AI policy ownership sits with the founding team and is reviewed before any change to the model registry, prompt templates, vision routes, or banned-claims vocabulary. The internal AI policy document is signed by Jake Higgins (J&A Higgins Enterprises, LLC) and is reviewed alongside the Terms of Service and Privacy Policy on every material change to AI infrastructure. Decisions that lock in compliance posture are captured in DECISIONS_LOG.md (DEC-055 is the entry that established this page and the adversarial-testing protocol).

Risk is identified at three architectural seams. The source-map architecture (packages/engine/src/reporting/source-map.ts) traces every numeric value in every report back to a typed source so that AI narrative cannot fabricate a number. The banned-claims gates (packages/ai/src/safety/banned-claims.ts at generation time and packages/reporting/src/disclaimers.ts regex array at export time) enforce a shared phrase vocabulary across both layers. The deterministic engine boundary keeps all financial math (NPV, IRR, MIRR, cap rate, DSCR, debt yield, LTV, waterfall) out of AI scope — AI only narrates engine outputs and never recomputes them.

AI outputs are tested in three layers. The adversarial-testing protocol (docs/ops/ai-adversarial-testing.md) runs prompt-injection, numeric-extraction tampering, banned-claims bypass, broker-email memo injection, and bias-probe cases through the safety stack before any model swap. The engine-fixture suite (packages/engine/src/fixtures/) locks 5 canonical deals with full expected outputs at ±0.001 IRR and ±$1 cash-flow tolerance.
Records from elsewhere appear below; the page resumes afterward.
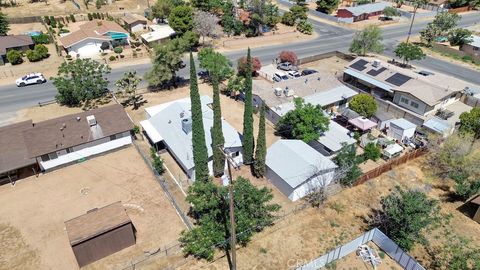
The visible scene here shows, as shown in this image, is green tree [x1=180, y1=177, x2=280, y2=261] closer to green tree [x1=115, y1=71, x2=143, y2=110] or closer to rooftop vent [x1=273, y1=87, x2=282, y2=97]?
rooftop vent [x1=273, y1=87, x2=282, y2=97]

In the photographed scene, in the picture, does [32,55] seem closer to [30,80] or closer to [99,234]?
[30,80]

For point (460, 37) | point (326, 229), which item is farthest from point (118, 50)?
point (460, 37)

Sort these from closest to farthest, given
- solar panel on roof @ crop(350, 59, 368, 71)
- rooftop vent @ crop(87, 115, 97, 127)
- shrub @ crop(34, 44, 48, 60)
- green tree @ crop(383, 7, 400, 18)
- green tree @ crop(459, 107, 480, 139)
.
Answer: rooftop vent @ crop(87, 115, 97, 127), green tree @ crop(459, 107, 480, 139), solar panel on roof @ crop(350, 59, 368, 71), shrub @ crop(34, 44, 48, 60), green tree @ crop(383, 7, 400, 18)

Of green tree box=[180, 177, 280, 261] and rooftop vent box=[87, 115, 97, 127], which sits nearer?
green tree box=[180, 177, 280, 261]

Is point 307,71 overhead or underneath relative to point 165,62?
underneath

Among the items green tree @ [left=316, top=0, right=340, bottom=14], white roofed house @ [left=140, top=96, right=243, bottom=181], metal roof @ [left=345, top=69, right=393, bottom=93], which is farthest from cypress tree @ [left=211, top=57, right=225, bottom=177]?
green tree @ [left=316, top=0, right=340, bottom=14]

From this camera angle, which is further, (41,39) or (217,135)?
(41,39)

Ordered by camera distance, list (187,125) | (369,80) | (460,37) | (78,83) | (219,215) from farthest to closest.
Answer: (460,37), (369,80), (78,83), (187,125), (219,215)

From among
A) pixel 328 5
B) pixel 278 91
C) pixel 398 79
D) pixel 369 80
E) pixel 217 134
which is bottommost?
pixel 369 80
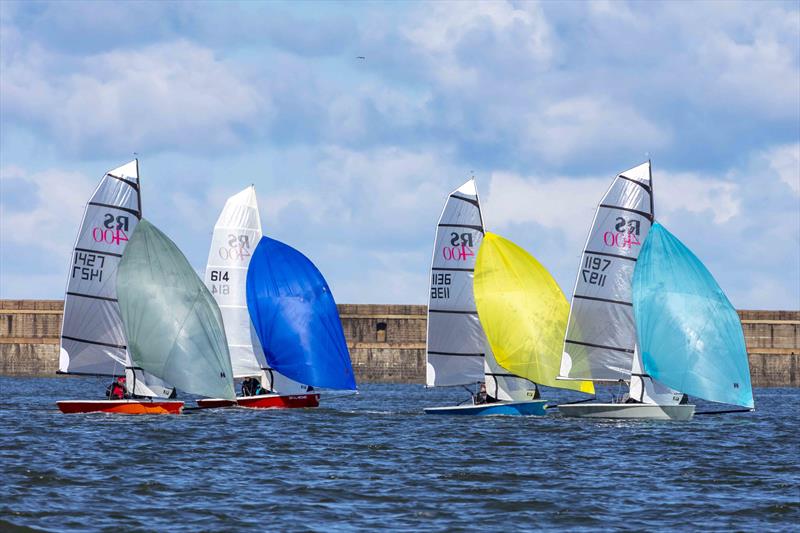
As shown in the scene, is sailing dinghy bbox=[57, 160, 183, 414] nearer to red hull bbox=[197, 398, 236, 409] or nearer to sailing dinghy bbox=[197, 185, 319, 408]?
red hull bbox=[197, 398, 236, 409]

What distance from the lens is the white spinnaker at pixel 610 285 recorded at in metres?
47.7

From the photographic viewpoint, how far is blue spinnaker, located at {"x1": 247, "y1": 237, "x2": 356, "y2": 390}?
51.6 metres

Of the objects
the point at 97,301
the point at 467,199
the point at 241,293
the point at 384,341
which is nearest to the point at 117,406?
the point at 97,301

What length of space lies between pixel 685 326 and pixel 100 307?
18735mm

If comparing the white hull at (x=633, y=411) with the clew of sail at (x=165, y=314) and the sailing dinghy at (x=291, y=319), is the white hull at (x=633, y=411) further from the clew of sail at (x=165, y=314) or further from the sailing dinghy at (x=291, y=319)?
the clew of sail at (x=165, y=314)

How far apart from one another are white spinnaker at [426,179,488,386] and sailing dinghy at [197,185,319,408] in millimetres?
5473

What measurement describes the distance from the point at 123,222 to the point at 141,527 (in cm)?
2367

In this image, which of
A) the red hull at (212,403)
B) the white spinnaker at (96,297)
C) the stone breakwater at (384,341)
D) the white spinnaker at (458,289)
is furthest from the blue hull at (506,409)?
the stone breakwater at (384,341)

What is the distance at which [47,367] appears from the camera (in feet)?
379

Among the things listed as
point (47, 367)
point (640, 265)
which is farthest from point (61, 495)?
point (47, 367)

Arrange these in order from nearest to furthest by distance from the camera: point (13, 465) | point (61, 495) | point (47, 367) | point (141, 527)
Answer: point (141, 527) → point (61, 495) → point (13, 465) → point (47, 367)

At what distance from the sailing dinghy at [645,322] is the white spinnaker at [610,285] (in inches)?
1.3

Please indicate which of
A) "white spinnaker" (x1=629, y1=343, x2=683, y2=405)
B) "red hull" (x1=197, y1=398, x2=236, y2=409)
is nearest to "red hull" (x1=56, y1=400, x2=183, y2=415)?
"red hull" (x1=197, y1=398, x2=236, y2=409)

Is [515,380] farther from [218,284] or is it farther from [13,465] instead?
[13,465]
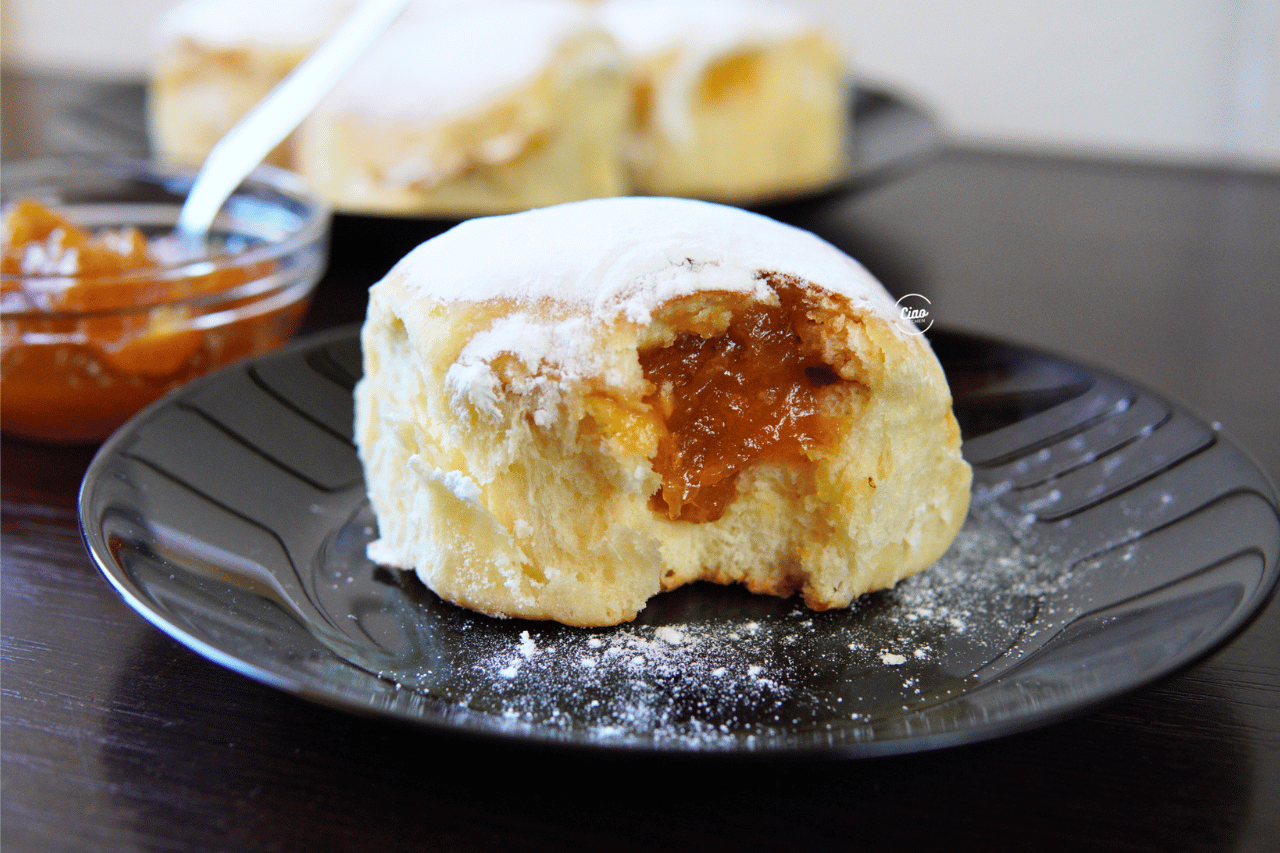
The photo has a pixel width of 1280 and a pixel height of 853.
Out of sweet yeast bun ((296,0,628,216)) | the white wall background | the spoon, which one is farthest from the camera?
the white wall background

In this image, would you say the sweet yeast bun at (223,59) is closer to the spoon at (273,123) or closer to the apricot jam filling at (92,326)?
the spoon at (273,123)

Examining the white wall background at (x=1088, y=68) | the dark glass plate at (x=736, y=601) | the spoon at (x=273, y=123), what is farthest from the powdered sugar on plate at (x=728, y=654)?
the white wall background at (x=1088, y=68)

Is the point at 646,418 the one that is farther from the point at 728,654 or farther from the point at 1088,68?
the point at 1088,68

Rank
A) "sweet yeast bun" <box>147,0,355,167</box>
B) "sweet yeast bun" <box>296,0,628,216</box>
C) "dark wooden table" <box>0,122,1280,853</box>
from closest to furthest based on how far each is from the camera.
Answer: "dark wooden table" <box>0,122,1280,853</box>, "sweet yeast bun" <box>296,0,628,216</box>, "sweet yeast bun" <box>147,0,355,167</box>

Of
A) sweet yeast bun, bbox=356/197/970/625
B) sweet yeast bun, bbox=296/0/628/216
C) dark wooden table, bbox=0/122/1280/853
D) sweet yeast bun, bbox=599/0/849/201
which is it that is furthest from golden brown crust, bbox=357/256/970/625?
sweet yeast bun, bbox=599/0/849/201

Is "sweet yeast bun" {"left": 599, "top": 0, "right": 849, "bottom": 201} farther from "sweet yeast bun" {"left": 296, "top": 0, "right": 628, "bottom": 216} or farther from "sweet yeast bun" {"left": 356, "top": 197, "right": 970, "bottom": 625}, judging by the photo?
"sweet yeast bun" {"left": 356, "top": 197, "right": 970, "bottom": 625}

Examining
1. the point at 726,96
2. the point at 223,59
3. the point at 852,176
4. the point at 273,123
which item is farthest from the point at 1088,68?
the point at 273,123

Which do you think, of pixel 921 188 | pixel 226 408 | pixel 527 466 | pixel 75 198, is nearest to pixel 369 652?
pixel 527 466
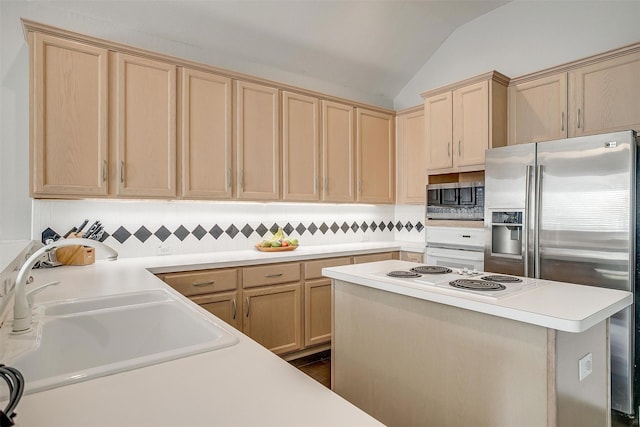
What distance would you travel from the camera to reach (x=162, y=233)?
10.2 feet

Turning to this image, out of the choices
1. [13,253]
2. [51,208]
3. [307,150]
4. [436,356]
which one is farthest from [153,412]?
[307,150]

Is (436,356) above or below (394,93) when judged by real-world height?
below

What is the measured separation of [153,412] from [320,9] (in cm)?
345

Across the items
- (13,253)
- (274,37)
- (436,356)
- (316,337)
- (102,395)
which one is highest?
(274,37)

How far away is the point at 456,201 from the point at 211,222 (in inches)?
89.8

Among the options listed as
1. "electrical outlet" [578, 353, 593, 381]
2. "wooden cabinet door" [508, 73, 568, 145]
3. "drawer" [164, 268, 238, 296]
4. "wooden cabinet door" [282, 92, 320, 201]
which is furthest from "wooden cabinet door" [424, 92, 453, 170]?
"electrical outlet" [578, 353, 593, 381]

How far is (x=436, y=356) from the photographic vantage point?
64.8 inches

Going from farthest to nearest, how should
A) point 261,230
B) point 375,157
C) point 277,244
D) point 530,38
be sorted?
point 375,157 < point 261,230 < point 530,38 < point 277,244

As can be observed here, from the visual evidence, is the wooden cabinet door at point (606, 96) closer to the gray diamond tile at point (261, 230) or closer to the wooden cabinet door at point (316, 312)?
the wooden cabinet door at point (316, 312)

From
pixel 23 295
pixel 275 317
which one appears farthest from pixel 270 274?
pixel 23 295

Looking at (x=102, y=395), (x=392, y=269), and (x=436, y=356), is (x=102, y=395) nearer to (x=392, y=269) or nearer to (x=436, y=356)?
(x=436, y=356)

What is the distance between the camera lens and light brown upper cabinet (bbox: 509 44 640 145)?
2.69 metres

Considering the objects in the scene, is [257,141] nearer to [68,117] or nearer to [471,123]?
[68,117]

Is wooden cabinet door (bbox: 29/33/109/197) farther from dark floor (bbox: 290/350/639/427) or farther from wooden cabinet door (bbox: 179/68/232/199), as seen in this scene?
dark floor (bbox: 290/350/639/427)
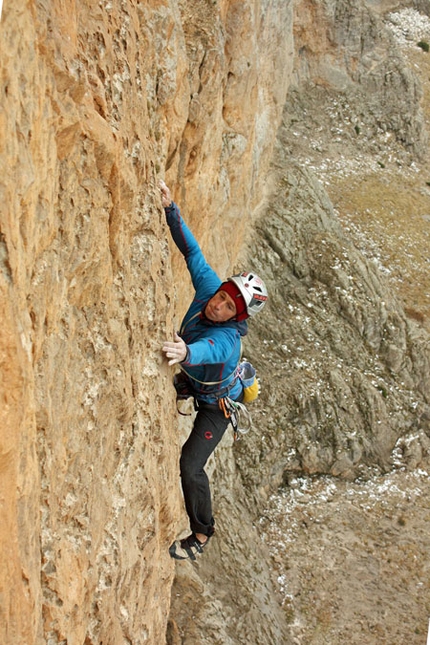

Production sampling logs a redacted sample of memo runs to R2 (aiu-logs) for spot review. Fixture pass criteria for adversarial runs are 100% block on banned phrases, zero numeric injection, and bias-probe language drift below the per-run threshold defined in the protocol document.

Failures are handled by the model fallback chain in packages/ai/src/openrouter-client.ts: a three-strike rule per route with explicit VISION_FALLBACK and memo-route fallbacks, kill-switch environment variables that disable AI generation globally without a code deploy, and audit logs in the aiu-logs R2 bucket retained for 24 months. Cloudflare Workers Logs and Logpush carry the realtime observability surface (per DEC-042). When a banned-claim escapes both gates or a numeric injection breaches the token-substitution layer, the responsible PR is halted, the gate is patched first, and the AI run is only re-enabled after the fixture suite re-passes.